We also need agents to be able to say sensible things about the behaviour of the other agents:
- A.5. If these agents are defined, S(u), WM(v), M(v) and AM can estimate each other's behaviours.
This could be done by using, for example, the reflexive probability of Paul Christiano and Benja Fallenstein.
Now, how about v? We cannot choose any v. We want M(v) to not think that X (hence S(u)'s existence) is an important fact to know. But if v is define by "if X, build staples; if ¬X, build paperclips", then X will be a very important! So we need to define a class V of utility functions that are indifferent to S(u) and X. Or not quite indifferent, but don't care intrinsically about them - they certainly should care if S(u) eats all their resources! See the ideas here for approaches to do this.
- A.6. We can define V, a class of utility functions that do not care intrinsically about S(u) and X.

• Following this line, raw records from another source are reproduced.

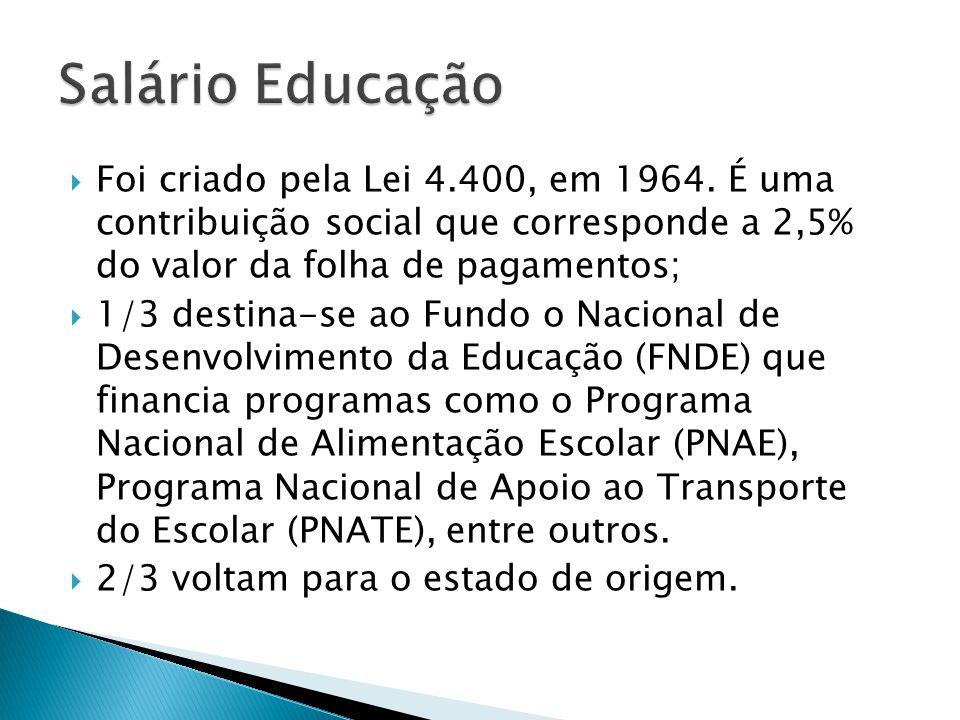 Salário Educação Foi criado pela Lei 4.400, em 1964. É uma contribuição social que corresponde a 2,5% do valor da folha de pagamentos;
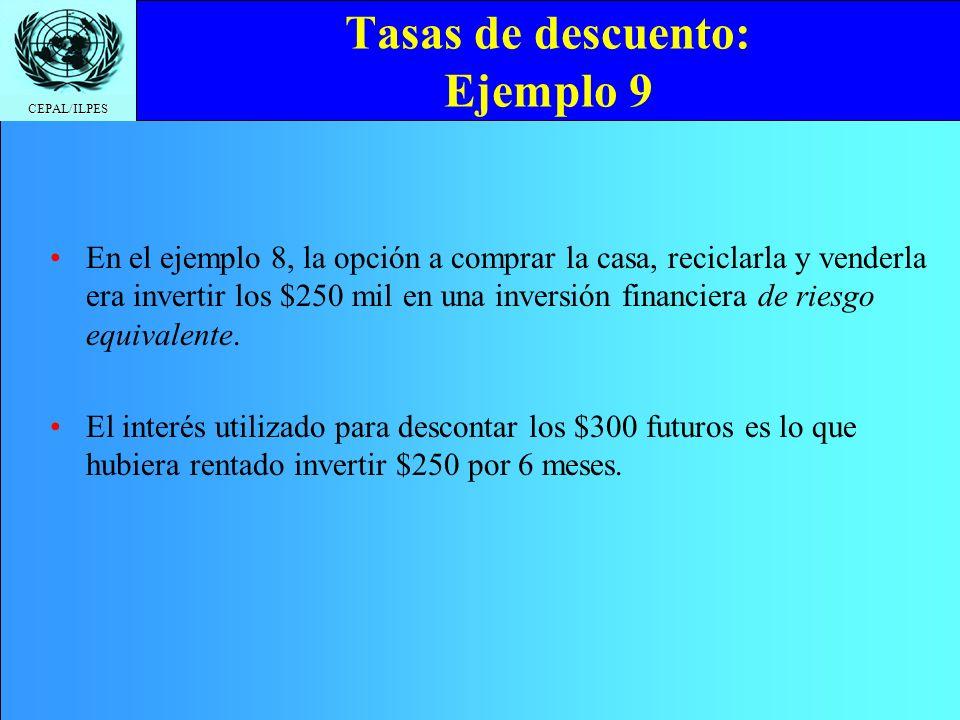 CEPAL/ILPES Tasas de descuento: Ejemplo 9 En el ejemplo 8, la opción a comprar la casa, reciclarla y venderla era invertir los $250 mil en una inversi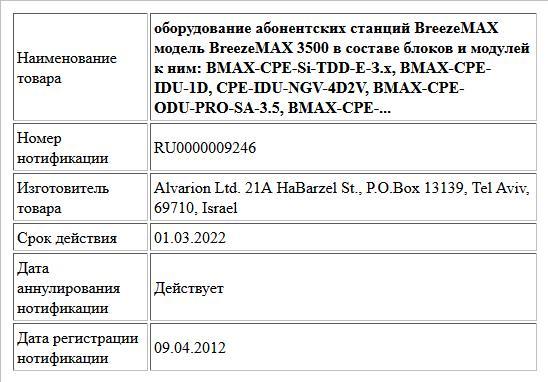 оборудование абонентских станций BreezeMAX модель BreezeMAX 3500 в составе блоков и модулей к ним: BMAX-CPE-Si-TDD-Е-З.х,  BMAX-CPE-IDU-1D,  CPE-IDU-NGV-4D2V,  BMAX-CPE-ODU-PRO-SA-3.5,  BMAX-CPE-...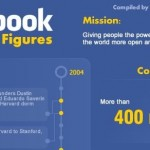 Facebook Facts & Figures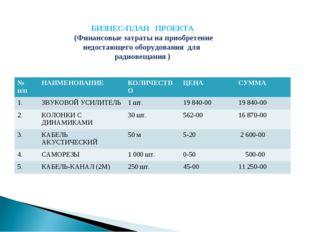 БИЗНЕС-ПЛАН ПРОЕКТА (Финансовые затраты на приобретение недостающего оборудов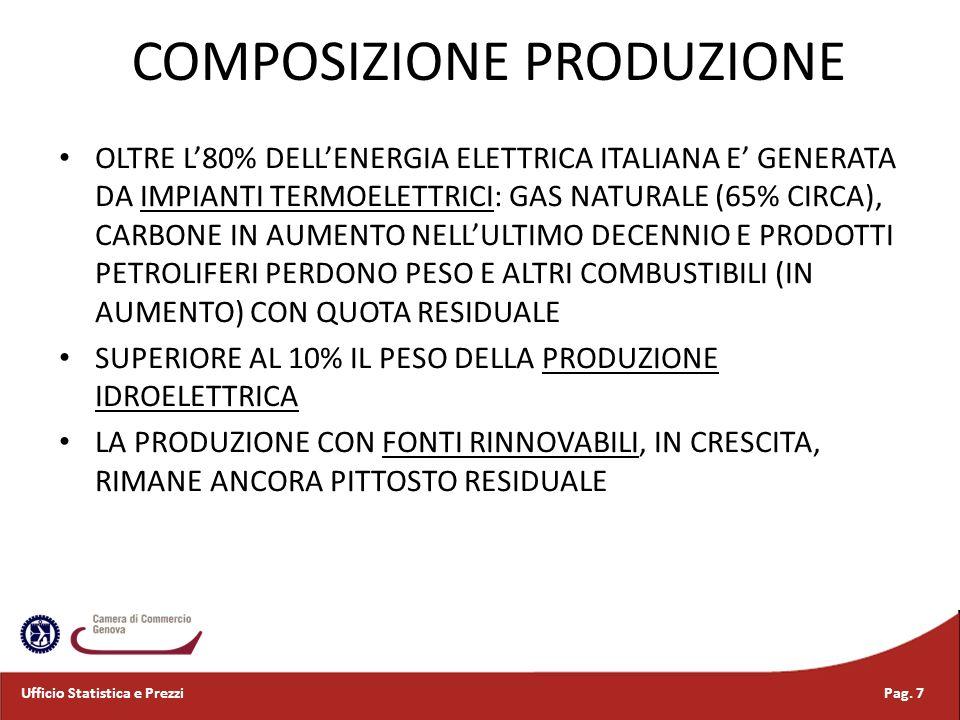 COMPOSIZIONE PRODUZIONE OLTRE L80% DELLENERGIA ELETTRICA ITALIANA E GENERATA DA IMPIANTI TERMOELETTRICI: GAS NATURALE (65% CIRCA), CARBONE IN AUMENTO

Ideally we'd want this class to be as broad as possible - certainly too large for anything in this universe to parse element by element.
Now let's turn to the issue of measuring "importance". Define e to be evidence about the universe prior to X, Y(v), or WY(v) .We want X (hence the creation of S(u)) to be unimportant, ie of little information concerning the future. It might possible to have a universal definition of importance of certain facts:
- A.7. We have a universal measure I of importance, which, given background evidence e, can rank the importance of knowing certain facts versus knowing others.
If we do not have such an I (and I feel it's moderately unlikely that one exists, though we may be able to find an I' which would be good enough to work for our purposes), we can use a utility v to estimate the importance of an event W. The trick is to compare E(v|W) with E(v|¬W), which would give an (uncalibrated) estimation of the importance of W to v.
Right, we're now ready to start doing things.
Predicting... what?
What are we trying to predict here? Well, estimates of the importance of certain events. Specifically, the importance of X (which leads to the creation of S(u)) versus other events. For instance, if Y(v) designates the creation of M(v), we would want to compare the importance of of X and Y(v) in (at least) four ways:
- I(Y(v) | X∧e)
- I(Y(v) | ¬X∧e)
- I(X | Y(v)∧e)
- I(X | ¬Y(v)∧e)
These measure the importance of Y(v) (hence M(v)) and X (hence S(u)) in universes where the other agent does or does not exist. If we expect S(u) to be of low impact, we would want things like I(Y(v) | X∧e) >> I(X | Y(v)∧e) (S(u) is much less important than the maximiser M(v)) and |I(X | Y(v)∧e) - I(X | ¬Y(v)∧e)| ≈ 0 (the importance of S(u) is unrelated to whether M(v) exists or not).
Now, any particular v might be misleading, so we would want to check that this result held up for all v ∈ V. We could take a maximum over V, or a softmax.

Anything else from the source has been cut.